Currently, the way storing and accessing data is performed is inefficient, especially for begginer data scientists, each practitioner having its own way of doing things. It is not always possible to store the whole dataset in RAM memory, so a usual approach is resorting to splitting each training instance in a separate file. Datasets comprised of many images or small files are very difficult to handle in practice (i.e., transferring the dataset through ssh, zipping takes a long time).

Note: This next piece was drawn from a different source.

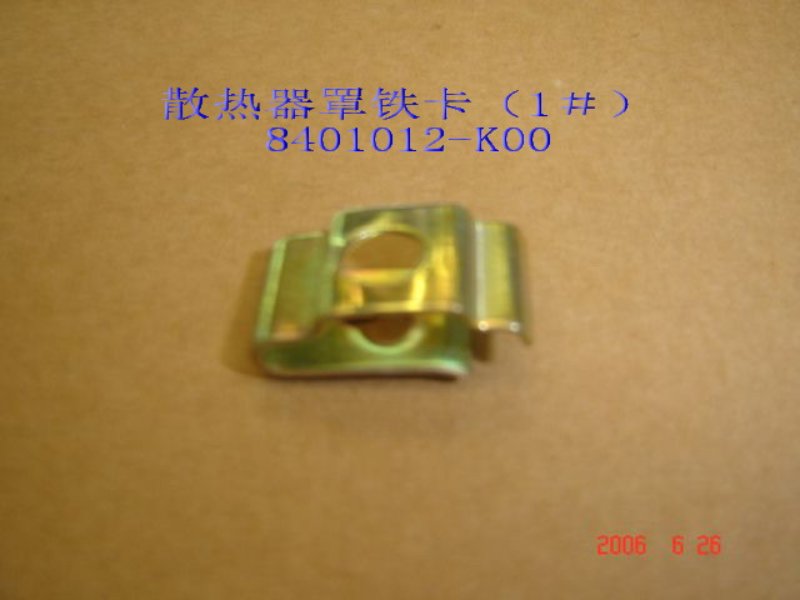 8401012-K00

Many files in a single folder can lead to performance issues on certain filesystems and lead to crashes.

## But how?
A simple way to overcome the issue of big dataset with many small instances is to store in RAM only the metadata and the index, and use a random access mechanism for big binary chunks of data on disk.

## Say what?
We make use of the native Python I/O operations of `f.seek()`, `f.read()` to read and write from large binary chunk files. We build a custom index based on byte offsets to access any training instance in O(1). Chunks can be `mmap()`-ed into RAM if memory is available to speed up I/O operations.

# Installation

Install the pypi package via pip:

```bash
pip install -U acumenindexer
```

Alternatively, install directly via git:
```bash
pip install -U git+https://github.com/cosmaadrian/acumen-indexer
```

# Usage

## Building an index

```python

def data_read_fn(path):
    # read image from file
    image = cv2.imread(path) # or something like this

    # must return (data:numpy.ndarray, metadata:dict)
    return image, x

file_names = [x for x in os.listdir('images/')]

ai.split_into_chunks(
    data_list = file_names,
    read_fn = data_read_fn,
    output_path = 'my_data',
    chunk_size_bytes = 5 * 1024 * 1024, #5MB
    use_gzip = False,
    dtype = np.float16,
    n_jobs = 1,
)
```

## Reading from index

```python
import numpy as np
import acumenindexer as ai

the_index = ai.load_index('index.csv') # just a pd.DataFrame

# in_memory = False reads directly from chunk in O(1) using f.seek()
# in_memory = True uses mmap to map the data into RAM
read_fn = ai.read_from_index(the_index, dtype = np.float16, in_memory = True, use_gzip = False)

for i in range(10):
    data = read_fn(i)
    print(data) # contains both metadata and actual binary data
```

## Use with PyTorch Datasets

```python
from torch.utils.data import Dataset
import acumenindexer as ai

class CustomDataset(Dataset):
    def __init__(self, index_path):
        self.index = ai.load_index(the_index, dtype = np.float16, in_memory = True, use_gzip = False)
        self.read_fn = ai.read_from_index(self.index)

    def __len__(self):
        return len(self.index)

    def __getitem__(self, idx):
        data = self.read_fn(idx)
        return data

```

# License
This repository uses [MIT License](LICENSE).